#### EXTRACTED TEXT:
▶

The first report on quality of residential care for older people is part of a series of reports which make up the NESC project on Quality and Standard in Human Services in Ireland. This particular element of the series examines how quality processes, standards and regulation contribute to continuously improving human services.
Against the backdrop of the National Quality Standards for Residential Care Settings for Older People in Ireland, which contains 32 different standards, the NESC report looked at five key themes including responsive regulation, involvement of the service user, monitoring and learning, devolution and accountability and addressing cost while improving quality. The Government have welcomed the report and views it as a very useful insight into the effectiveness of the reforms that have taken place in residential care for older people notably the success of the new regulations and standards are much more robust than those which applied previously, and consider that they have increased the quality of, and confidence in, care in this sector.
The second report, questions the assumption that progressing quality and standards in policing is often thought to involve a strong regulator rooting out bad apples based upon the framework of responsive regulation developed in NESC report no. 124. This report adopted the hypothesis that quality is often achieved by regulators stimulating those whom they supervise to self-regulate and evaluate, and enlisting third parties to add moral pressure and insight to this process. The most recent report looks at how policing has been affected by the establishment of a range of oversight and consultative bodies in Ireland since 2005.

◀

#### COMPLETE THE FOLLOWING:
[a] Reproduce the stretch of the passage on the NESC reports from "Against the backdrop" through "in this sector.".
[b] According to the passage on the NESC reports, how many standards are in the National Quality Standards for Residential Care Settings for Older People in Ireland?
[c] List every key theme that the passage on the NESC reports says the report on residential care for older people looked at.

#### RAW DATA:
▶

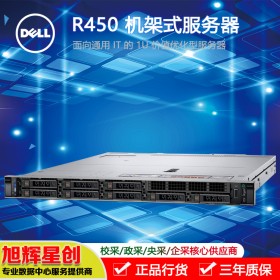 广安市服务器供应商现货直报DELL机架式R450双路数据库1U服务器_戴尔服务器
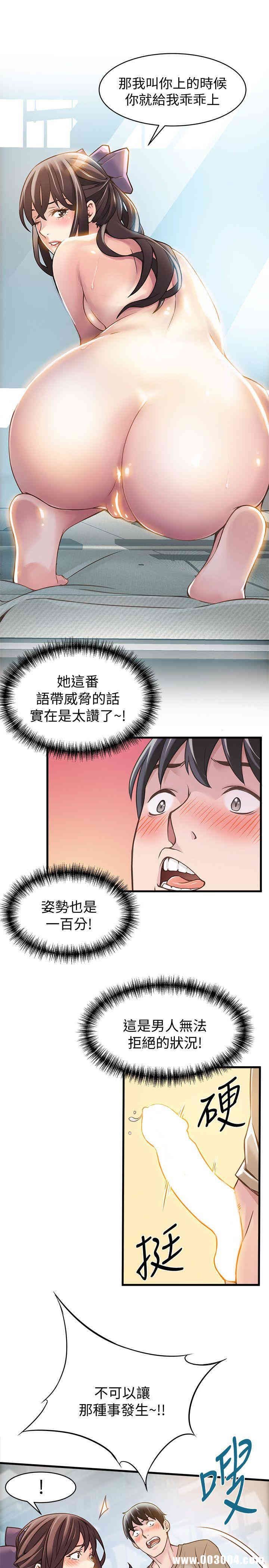 弱点 第9章 - 第21页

◀

#### SOLUTIONS BELOW:
[a]
Against the backdrop of the National Quality Standards for Residential Care Settings for Older People in Ireland, which contains 32 different standards, the NESC report looked at five key themes including responsive regulation, involvement of the service user, monitoring and learning, devolution and accountability and addressing cost while improving quality. The Government have welcomed the report and views it as a very useful insight into the effectiveness of the reforms that have taken place in residential care for older people notably the success of the new regulations and standards are much more robust than those which applied previously, and consider that they have increased the quality of, and confidence in, care in this sector.

[b] 32

[c]
- Responsive regulation
- Involvement of the service user
- Monitoring and learning
- Devolution and accountability
- Addressing cost while improving quality